▶ [Image and question data]
----
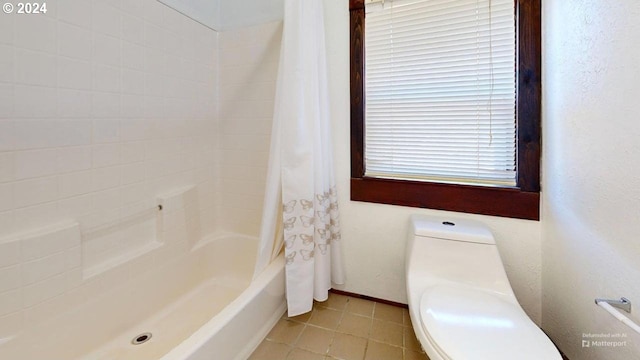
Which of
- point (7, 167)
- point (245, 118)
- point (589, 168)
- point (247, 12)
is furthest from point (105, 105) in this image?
point (589, 168)

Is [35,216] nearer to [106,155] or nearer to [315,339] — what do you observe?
[106,155]

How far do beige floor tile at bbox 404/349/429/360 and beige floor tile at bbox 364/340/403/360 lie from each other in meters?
0.03

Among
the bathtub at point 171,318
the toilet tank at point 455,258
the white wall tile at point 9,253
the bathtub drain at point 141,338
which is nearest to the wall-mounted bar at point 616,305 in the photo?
the toilet tank at point 455,258

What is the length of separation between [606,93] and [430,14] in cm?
91

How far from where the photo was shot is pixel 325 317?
5.21 feet

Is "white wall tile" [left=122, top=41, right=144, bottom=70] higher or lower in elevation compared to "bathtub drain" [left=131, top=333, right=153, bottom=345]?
higher

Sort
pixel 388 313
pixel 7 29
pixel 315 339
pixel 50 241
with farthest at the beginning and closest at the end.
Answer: pixel 388 313
pixel 315 339
pixel 50 241
pixel 7 29

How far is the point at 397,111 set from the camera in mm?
1604

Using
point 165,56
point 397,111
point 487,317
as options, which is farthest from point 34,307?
point 397,111

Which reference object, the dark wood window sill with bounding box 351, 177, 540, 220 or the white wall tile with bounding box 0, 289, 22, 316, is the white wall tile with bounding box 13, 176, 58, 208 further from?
the dark wood window sill with bounding box 351, 177, 540, 220

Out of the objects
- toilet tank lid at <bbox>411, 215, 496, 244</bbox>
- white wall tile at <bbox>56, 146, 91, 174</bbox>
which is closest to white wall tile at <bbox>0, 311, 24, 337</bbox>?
white wall tile at <bbox>56, 146, 91, 174</bbox>

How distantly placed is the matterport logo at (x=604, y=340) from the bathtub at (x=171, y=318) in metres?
1.34

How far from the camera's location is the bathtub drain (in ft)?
4.46

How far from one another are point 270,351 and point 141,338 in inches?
26.4
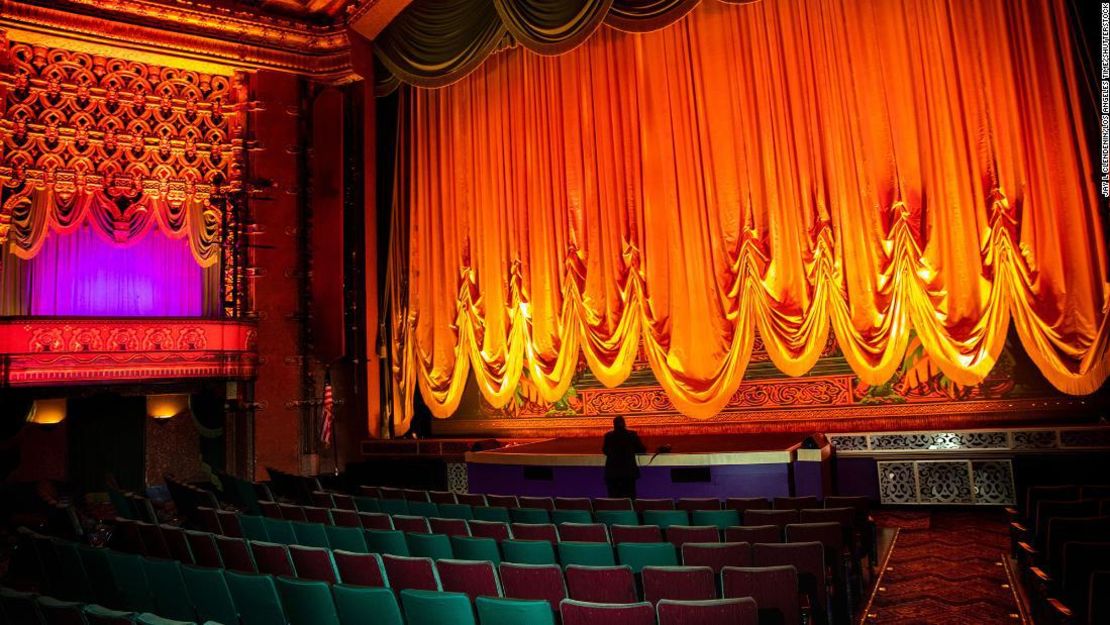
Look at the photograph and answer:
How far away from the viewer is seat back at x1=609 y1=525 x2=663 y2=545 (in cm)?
427

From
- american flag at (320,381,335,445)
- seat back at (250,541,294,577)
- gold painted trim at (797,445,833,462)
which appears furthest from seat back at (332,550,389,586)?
american flag at (320,381,335,445)

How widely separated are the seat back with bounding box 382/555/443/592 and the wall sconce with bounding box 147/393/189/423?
9.63 m

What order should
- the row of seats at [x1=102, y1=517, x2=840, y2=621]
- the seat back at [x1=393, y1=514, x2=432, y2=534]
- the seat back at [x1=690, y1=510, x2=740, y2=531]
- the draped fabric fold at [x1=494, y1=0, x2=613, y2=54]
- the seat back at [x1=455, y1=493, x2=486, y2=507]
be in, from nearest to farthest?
the row of seats at [x1=102, y1=517, x2=840, y2=621], the seat back at [x1=690, y1=510, x2=740, y2=531], the seat back at [x1=393, y1=514, x2=432, y2=534], the seat back at [x1=455, y1=493, x2=486, y2=507], the draped fabric fold at [x1=494, y1=0, x2=613, y2=54]

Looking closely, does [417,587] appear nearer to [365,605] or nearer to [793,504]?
[365,605]

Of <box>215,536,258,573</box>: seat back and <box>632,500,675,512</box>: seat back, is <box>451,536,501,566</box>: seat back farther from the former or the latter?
<box>632,500,675,512</box>: seat back

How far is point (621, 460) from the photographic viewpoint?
663cm

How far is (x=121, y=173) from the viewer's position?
417 inches

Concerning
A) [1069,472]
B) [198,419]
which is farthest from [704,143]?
[198,419]

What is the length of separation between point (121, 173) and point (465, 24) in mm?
4783

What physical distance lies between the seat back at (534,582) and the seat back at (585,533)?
0.84 meters

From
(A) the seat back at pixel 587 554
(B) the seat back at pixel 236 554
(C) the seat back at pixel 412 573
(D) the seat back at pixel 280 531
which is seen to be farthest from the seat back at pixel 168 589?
(A) the seat back at pixel 587 554

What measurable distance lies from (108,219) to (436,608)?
9481 millimetres

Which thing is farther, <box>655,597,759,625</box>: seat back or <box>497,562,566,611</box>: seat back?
<box>497,562,566,611</box>: seat back

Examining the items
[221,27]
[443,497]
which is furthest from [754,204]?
[221,27]
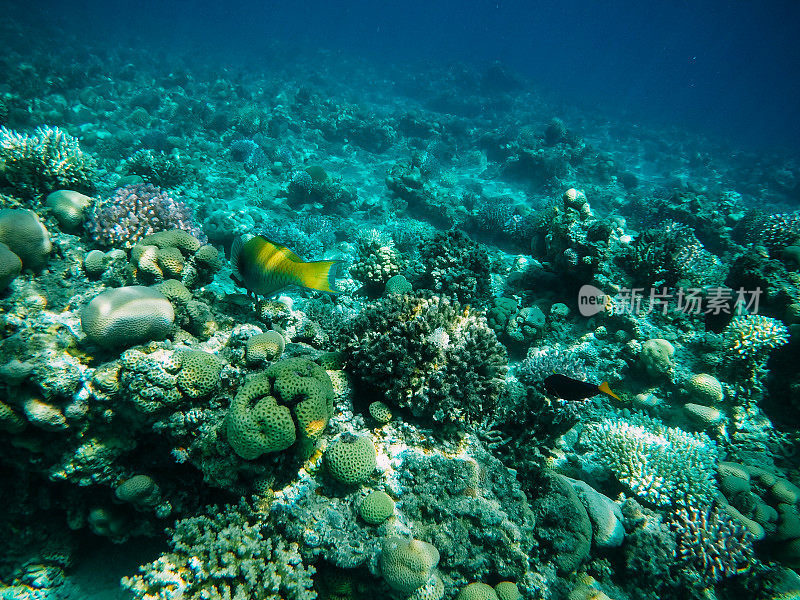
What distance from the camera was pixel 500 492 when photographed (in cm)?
334

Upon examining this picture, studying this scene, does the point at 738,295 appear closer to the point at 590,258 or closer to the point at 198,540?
the point at 590,258

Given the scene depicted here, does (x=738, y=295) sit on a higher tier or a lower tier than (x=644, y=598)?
higher

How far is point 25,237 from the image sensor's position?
3.71 meters

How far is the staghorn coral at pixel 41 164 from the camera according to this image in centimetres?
504

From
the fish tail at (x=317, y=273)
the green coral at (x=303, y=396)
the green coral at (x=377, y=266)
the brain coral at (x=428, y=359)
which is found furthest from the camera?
the green coral at (x=377, y=266)

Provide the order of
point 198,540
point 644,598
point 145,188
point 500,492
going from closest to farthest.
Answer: point 198,540
point 500,492
point 644,598
point 145,188

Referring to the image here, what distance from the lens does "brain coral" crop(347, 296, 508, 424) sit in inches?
134

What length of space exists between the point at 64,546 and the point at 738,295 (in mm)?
9527

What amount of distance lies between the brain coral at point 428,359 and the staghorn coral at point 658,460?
74.6 inches

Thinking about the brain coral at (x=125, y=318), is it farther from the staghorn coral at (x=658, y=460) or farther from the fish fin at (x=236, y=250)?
the staghorn coral at (x=658, y=460)

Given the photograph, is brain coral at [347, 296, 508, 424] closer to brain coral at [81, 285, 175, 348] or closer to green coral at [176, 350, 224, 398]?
green coral at [176, 350, 224, 398]

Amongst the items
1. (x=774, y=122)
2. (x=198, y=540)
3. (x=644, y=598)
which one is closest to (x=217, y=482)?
(x=198, y=540)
----
▶ [Challenge] Change every "brain coral" in the data above to "mound coral" and write all of the data out again with nothing else altered. Omit the pictures.

▶ [Response below]
Which of
- point (7, 167)
- point (245, 118)
- point (589, 168)
- point (247, 12)
is furthest from point (105, 105) in this image?
point (589, 168)

Is [35,216] nearer to [106,155] or nearer to [315,339] — what do you observe?
[106,155]

How far do beige floor tile at bbox 404/349/429/360 and beige floor tile at bbox 364/340/403/360 lie from each other in meters?
0.03

Among
the bathtub at point 171,318
the toilet tank at point 455,258
the white wall tile at point 9,253
the bathtub drain at point 141,338
which is nearest to the wall-mounted bar at point 616,305 in the photo?
the toilet tank at point 455,258

What is the length of separation between [606,93] and [430,14] in cm?
91

How far from where the photo was shot is pixel 325 317?
5.21 feet

Is "white wall tile" [left=122, top=41, right=144, bottom=70] higher or lower in elevation compared to "bathtub drain" [left=131, top=333, right=153, bottom=345]?
higher

Sort
pixel 388 313
pixel 7 29
pixel 315 339
pixel 50 241
with farthest at the beginning and closest at the end.
Answer: pixel 388 313
pixel 315 339
pixel 50 241
pixel 7 29

How far is the point at 397,111 set from the camera in mm?
1604

Using
point 165,56
point 397,111
point 487,317
as options, which is farthest from point 34,307?
point 397,111

Which reference object, the dark wood window sill with bounding box 351, 177, 540, 220 or the white wall tile with bounding box 0, 289, 22, 316, is the white wall tile with bounding box 13, 176, 58, 208 further from?
the dark wood window sill with bounding box 351, 177, 540, 220

Out of the objects
- toilet tank lid at <bbox>411, 215, 496, 244</bbox>
- white wall tile at <bbox>56, 146, 91, 174</bbox>
which is closest to white wall tile at <bbox>0, 311, 24, 337</bbox>?
white wall tile at <bbox>56, 146, 91, 174</bbox>

How distantly placed is the matterport logo at (x=604, y=340) from the bathtub at (x=171, y=318) in metres?
1.34

How far from the camera's location is the bathtub drain (in ft)?
4.46

How far from one another are point 270,351 and point 141,338 in inches?
26.4
Look at the photograph and answer:
How far away from the viewer is seat back at x1=609 y1=525 x2=663 y2=545 (in cm)?
427

From
- american flag at (320,381,335,445)
- seat back at (250,541,294,577)
- gold painted trim at (797,445,833,462)
which appears furthest from seat back at (332,550,389,586)?
american flag at (320,381,335,445)

How widely separated are the seat back with bounding box 382/555/443/592 and the wall sconce with bounding box 147/393/189/423?
9.63 m

What order should
- the row of seats at [x1=102, y1=517, x2=840, y2=621]
- the seat back at [x1=393, y1=514, x2=432, y2=534]
- the seat back at [x1=690, y1=510, x2=740, y2=531]
- the draped fabric fold at [x1=494, y1=0, x2=613, y2=54]
- the seat back at [x1=455, y1=493, x2=486, y2=507]
be in, from nearest to farthest?
the row of seats at [x1=102, y1=517, x2=840, y2=621], the seat back at [x1=690, y1=510, x2=740, y2=531], the seat back at [x1=393, y1=514, x2=432, y2=534], the seat back at [x1=455, y1=493, x2=486, y2=507], the draped fabric fold at [x1=494, y1=0, x2=613, y2=54]

Looking closely, does [417,587] appear nearer to [365,605] or nearer to [793,504]?
[365,605]

Of <box>215,536,258,573</box>: seat back and <box>632,500,675,512</box>: seat back, is <box>451,536,501,566</box>: seat back farther from the former or the latter?
<box>632,500,675,512</box>: seat back

How far is point (621, 460) from the photographic viewpoint?
663cm

How far is (x=121, y=173) from the viewer's position?
417 inches

Concerning
A) [1069,472]
B) [198,419]
which is farthest from [704,143]?
[198,419]

What is the length of separation between point (121, 173) and point (465, 24) in mm?
4783

What physical distance lies between the seat back at (534,582) and the seat back at (585,533)?
0.84 meters

From
(A) the seat back at pixel 587 554
(B) the seat back at pixel 236 554
(C) the seat back at pixel 412 573
(D) the seat back at pixel 280 531
which is seen to be farthest from the seat back at pixel 168 589?
(A) the seat back at pixel 587 554

What measurable distance lies from (108,219) to (436,608)?
9481 millimetres

Which thing is farther, <box>655,597,759,625</box>: seat back or <box>497,562,566,611</box>: seat back?
<box>497,562,566,611</box>: seat back

Examining the items
[221,27]
[443,497]
which is furthest from [754,204]?
[221,27]
What distance from the camera was pixel 500 492 when photographed (in cm)?
334

Upon examining this picture, studying this scene, does the point at 738,295 appear closer to the point at 590,258 or closer to the point at 198,540?
the point at 590,258

Given the scene depicted here, does (x=738, y=295) sit on a higher tier or a lower tier than (x=644, y=598)?
higher

How far is point 25,237 from the image sensor's position?
3.71 meters

How far is the staghorn coral at pixel 41 164 from the camera according to this image in centimetres?
504

From
the fish tail at (x=317, y=273)
the green coral at (x=303, y=396)
the green coral at (x=377, y=266)
the mound coral at (x=428, y=359)
which is found furthest from the camera?
the green coral at (x=377, y=266)

Provide the order of
point 198,540
point 644,598
point 145,188
point 500,492
going from closest to farthest.
Answer: point 198,540
point 500,492
point 644,598
point 145,188

Referring to the image here, what distance from the lens does "mound coral" crop(347, 296, 508, 424) sit in inches?
134

What length of space exists between the point at 64,546 and the point at 738,295 (in mm)?
9527

What amount of distance lies between the mound coral at point 428,359 and the staghorn coral at point 658,460?
74.6 inches

Thinking about the mound coral at (x=125, y=318), is it farther from the staghorn coral at (x=658, y=460) or farther from the fish fin at (x=236, y=250)?
the staghorn coral at (x=658, y=460)

Given the photograph, is mound coral at [347, 296, 508, 424] closer to mound coral at [81, 285, 175, 348] or closer to green coral at [176, 350, 224, 398]?
green coral at [176, 350, 224, 398]

Amongst the items
1. (x=774, y=122)
2. (x=198, y=540)
3. (x=644, y=598)
which one is closest to (x=217, y=482)?
(x=198, y=540)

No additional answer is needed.